Reproduce the lines of the listing below word for word, from the line containing "From this photograph, is" through the line containing "21.8 inches", inclusive.

*Records from a collection of data*:
--- Start ---

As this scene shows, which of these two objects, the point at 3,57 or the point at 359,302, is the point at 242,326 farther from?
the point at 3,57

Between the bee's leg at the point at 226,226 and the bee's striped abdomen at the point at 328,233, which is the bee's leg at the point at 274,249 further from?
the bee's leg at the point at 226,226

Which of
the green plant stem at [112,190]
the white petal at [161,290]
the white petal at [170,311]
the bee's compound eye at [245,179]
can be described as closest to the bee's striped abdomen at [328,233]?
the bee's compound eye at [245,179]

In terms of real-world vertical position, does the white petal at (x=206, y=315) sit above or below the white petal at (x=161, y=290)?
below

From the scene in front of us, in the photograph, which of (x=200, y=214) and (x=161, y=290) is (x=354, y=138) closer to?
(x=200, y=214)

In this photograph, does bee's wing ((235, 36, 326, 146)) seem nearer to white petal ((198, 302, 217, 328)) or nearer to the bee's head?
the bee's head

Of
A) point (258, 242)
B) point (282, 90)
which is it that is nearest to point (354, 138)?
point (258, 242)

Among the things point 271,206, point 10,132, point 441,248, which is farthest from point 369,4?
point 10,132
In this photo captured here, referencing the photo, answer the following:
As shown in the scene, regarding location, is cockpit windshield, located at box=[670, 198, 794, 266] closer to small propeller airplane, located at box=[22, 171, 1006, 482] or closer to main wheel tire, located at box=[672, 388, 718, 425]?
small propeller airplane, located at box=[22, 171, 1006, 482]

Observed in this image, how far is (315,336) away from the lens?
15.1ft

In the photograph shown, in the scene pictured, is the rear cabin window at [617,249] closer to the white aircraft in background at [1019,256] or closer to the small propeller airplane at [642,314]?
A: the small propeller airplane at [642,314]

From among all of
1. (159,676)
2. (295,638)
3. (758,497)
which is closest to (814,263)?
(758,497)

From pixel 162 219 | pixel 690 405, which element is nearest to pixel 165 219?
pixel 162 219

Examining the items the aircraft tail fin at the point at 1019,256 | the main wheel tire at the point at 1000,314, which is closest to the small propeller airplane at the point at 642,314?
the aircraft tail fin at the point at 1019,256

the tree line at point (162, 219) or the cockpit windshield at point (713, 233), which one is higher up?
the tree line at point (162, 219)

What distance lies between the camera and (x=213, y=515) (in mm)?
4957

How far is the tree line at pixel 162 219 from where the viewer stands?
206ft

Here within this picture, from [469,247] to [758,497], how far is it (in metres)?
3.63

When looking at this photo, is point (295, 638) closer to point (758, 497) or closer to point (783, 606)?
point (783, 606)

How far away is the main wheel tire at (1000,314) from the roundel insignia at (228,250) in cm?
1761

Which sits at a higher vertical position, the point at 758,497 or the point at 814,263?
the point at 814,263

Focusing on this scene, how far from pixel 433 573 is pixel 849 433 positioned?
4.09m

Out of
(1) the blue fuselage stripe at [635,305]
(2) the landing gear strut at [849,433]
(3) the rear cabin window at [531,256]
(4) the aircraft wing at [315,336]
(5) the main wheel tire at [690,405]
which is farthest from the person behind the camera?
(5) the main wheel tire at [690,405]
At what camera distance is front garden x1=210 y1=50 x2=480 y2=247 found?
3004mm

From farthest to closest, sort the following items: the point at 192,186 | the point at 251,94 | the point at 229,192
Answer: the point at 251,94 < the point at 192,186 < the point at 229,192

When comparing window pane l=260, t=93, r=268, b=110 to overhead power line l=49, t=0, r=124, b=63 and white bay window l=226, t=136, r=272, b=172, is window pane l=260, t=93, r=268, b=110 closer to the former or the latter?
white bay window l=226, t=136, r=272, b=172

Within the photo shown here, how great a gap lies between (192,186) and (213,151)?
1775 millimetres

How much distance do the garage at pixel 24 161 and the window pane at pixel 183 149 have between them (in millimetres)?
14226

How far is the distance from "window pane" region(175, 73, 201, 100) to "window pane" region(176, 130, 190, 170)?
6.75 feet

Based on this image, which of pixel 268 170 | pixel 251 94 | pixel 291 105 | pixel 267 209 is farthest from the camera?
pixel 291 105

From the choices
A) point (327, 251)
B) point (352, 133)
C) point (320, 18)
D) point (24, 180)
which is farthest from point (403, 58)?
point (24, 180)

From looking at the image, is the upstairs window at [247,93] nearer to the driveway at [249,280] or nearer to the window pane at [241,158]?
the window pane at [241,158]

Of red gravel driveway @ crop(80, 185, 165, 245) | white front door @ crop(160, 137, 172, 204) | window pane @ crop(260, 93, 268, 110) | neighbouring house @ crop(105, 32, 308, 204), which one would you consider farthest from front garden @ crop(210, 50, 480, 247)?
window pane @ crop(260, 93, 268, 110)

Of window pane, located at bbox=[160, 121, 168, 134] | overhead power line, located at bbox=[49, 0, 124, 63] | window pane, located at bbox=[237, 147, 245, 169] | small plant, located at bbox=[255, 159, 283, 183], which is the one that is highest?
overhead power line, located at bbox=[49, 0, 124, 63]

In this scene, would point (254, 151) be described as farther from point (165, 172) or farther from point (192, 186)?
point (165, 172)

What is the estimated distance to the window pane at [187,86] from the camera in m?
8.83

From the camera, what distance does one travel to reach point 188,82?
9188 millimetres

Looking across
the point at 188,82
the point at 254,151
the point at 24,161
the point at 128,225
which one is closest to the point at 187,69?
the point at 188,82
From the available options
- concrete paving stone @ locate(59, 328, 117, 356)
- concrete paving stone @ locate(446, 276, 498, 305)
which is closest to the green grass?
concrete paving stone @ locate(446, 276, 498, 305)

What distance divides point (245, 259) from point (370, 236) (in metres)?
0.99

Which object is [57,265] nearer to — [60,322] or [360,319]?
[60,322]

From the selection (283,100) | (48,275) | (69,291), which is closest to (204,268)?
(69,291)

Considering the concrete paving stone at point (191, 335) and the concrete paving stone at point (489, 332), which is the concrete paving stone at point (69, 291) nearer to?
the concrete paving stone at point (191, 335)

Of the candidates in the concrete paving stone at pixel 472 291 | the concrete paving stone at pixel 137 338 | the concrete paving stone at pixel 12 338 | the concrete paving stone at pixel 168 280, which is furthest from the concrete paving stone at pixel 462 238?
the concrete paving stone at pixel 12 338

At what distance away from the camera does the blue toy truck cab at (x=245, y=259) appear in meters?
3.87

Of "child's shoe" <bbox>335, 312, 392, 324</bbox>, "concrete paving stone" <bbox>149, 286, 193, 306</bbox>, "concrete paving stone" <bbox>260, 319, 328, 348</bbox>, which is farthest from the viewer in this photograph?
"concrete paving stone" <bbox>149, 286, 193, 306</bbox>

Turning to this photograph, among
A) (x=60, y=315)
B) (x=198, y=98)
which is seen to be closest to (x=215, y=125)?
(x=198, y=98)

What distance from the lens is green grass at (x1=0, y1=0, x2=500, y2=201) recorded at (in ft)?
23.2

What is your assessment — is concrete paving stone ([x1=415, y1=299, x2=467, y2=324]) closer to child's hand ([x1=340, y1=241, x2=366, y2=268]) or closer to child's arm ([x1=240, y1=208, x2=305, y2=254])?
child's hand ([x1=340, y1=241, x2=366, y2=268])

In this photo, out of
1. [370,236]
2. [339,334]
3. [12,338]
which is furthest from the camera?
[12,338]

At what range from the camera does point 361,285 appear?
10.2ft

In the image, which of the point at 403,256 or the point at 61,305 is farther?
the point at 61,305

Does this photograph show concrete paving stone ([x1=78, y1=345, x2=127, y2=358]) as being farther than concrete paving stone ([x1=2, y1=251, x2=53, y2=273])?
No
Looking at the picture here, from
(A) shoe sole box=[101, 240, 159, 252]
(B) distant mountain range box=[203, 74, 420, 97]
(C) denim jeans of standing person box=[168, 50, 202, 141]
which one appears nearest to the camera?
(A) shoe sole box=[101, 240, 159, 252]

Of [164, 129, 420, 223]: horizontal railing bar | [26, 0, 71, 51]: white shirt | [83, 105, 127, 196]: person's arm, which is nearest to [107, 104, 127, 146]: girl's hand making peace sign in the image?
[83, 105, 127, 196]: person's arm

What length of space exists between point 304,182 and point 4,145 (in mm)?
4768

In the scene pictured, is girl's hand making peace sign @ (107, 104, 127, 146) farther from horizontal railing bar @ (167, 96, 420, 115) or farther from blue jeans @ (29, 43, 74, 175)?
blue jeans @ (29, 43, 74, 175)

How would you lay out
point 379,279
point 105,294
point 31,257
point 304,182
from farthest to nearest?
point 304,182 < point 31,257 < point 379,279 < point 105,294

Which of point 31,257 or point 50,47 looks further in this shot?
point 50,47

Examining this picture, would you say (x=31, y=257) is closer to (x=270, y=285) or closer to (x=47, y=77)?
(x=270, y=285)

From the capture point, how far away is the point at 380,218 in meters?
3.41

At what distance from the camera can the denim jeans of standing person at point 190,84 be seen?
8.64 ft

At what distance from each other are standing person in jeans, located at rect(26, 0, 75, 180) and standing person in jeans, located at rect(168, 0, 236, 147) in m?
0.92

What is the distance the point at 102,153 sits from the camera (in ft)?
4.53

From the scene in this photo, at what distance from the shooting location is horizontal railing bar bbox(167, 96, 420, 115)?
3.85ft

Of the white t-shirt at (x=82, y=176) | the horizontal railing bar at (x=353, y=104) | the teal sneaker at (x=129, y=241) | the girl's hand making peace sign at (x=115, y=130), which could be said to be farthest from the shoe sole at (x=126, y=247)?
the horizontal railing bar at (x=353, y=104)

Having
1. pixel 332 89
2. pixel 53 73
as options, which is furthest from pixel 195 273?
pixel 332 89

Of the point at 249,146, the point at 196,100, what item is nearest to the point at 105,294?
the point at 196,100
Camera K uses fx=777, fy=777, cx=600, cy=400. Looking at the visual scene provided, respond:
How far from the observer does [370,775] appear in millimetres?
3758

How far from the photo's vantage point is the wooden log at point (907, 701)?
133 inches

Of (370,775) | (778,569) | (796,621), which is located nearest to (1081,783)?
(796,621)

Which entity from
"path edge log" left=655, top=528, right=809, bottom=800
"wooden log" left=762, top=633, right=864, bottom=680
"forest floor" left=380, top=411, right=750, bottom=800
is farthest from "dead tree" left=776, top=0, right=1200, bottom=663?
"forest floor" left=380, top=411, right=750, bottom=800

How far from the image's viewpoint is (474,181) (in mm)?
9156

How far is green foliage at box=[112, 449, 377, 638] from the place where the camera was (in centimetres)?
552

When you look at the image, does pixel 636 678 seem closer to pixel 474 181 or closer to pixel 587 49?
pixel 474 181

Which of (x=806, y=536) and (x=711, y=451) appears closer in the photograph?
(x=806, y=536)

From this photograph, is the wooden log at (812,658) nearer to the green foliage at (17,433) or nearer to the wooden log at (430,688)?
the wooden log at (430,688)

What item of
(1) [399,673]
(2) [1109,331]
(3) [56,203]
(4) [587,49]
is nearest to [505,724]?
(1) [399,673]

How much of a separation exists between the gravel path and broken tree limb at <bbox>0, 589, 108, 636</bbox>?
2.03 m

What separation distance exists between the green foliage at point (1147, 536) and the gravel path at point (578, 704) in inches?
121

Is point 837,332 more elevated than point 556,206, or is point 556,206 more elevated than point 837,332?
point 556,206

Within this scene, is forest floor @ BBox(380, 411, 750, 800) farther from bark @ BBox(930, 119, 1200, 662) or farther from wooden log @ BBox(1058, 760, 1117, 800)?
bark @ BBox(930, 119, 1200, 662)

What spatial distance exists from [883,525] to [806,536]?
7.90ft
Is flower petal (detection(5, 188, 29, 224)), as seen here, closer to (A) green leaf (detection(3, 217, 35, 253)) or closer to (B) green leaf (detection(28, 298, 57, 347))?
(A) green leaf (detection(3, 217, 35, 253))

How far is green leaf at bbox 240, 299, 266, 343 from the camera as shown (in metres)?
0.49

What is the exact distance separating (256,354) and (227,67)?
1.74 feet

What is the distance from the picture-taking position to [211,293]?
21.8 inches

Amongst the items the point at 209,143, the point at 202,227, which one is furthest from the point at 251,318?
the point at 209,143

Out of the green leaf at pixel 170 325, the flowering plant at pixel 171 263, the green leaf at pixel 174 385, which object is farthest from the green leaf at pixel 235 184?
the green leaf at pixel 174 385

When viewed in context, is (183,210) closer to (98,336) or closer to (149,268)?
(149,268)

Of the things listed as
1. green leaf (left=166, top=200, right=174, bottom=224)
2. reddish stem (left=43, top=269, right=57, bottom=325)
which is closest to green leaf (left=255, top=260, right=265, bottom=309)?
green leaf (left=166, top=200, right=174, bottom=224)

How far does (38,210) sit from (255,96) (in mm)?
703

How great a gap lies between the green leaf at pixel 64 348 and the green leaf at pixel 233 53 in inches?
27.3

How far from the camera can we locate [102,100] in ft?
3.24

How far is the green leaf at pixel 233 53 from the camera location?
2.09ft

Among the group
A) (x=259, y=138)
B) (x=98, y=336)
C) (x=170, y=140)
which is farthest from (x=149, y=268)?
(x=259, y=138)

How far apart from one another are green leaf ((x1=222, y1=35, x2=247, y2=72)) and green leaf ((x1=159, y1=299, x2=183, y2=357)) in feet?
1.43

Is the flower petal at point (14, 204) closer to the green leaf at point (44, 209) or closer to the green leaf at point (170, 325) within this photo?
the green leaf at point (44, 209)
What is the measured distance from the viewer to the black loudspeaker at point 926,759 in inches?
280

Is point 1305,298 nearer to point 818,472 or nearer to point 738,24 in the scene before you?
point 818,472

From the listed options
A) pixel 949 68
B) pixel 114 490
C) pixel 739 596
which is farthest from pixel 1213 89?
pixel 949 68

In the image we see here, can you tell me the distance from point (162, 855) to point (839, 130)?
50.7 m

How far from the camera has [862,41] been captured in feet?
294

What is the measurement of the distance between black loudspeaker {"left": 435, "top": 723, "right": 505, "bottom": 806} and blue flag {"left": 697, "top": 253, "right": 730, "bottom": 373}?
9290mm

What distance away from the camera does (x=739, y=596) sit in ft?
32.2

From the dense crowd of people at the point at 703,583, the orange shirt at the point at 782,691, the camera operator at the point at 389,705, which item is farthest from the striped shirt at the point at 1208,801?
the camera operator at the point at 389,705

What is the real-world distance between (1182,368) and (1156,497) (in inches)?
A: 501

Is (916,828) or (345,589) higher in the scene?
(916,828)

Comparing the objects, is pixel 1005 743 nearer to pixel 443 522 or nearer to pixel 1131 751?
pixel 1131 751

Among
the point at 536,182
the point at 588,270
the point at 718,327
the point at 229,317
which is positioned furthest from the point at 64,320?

--- End ---

*EXERCISE OUTPUT*:
From this photograph, is the wooden log at (812,658) nearer to the green foliage at (17,433) or nearer to the wooden log at (430,688)?
the wooden log at (430,688)

What item of
(1) [399,673]
(2) [1109,331]
(3) [56,203]
(4) [587,49]
is nearest to [505,724]?
(1) [399,673]

How much of a separation exists between the gravel path and broken tree limb at <bbox>0, 589, 108, 636</bbox>?
2.03 m

What separation distance exists between the green foliage at point (1147, 536) and the gravel path at point (578, 704) in inches?
121

Is point 837,332 more elevated than point 556,206, or is point 556,206 more elevated than point 837,332?
point 556,206

Within this scene, is forest floor @ BBox(380, 411, 750, 800) farther from bark @ BBox(930, 119, 1200, 662) or farther from wooden log @ BBox(1058, 760, 1117, 800)?
bark @ BBox(930, 119, 1200, 662)

What spatial distance exists from [883,525] to [806,536]?
7.90ft
Is flower petal (detection(5, 188, 29, 224)), as seen here, closer to (A) green leaf (detection(3, 217, 35, 253)) or closer to (B) green leaf (detection(28, 298, 57, 347))?
(A) green leaf (detection(3, 217, 35, 253))

How far is green leaf at bbox 240, 299, 266, 343 from the camera as shown (in metres)?
0.49

What is the exact distance separating (256,354) and (227,67)?
1.74 feet

What is the distance from the picture-taking position to [211,293]?
21.8 inches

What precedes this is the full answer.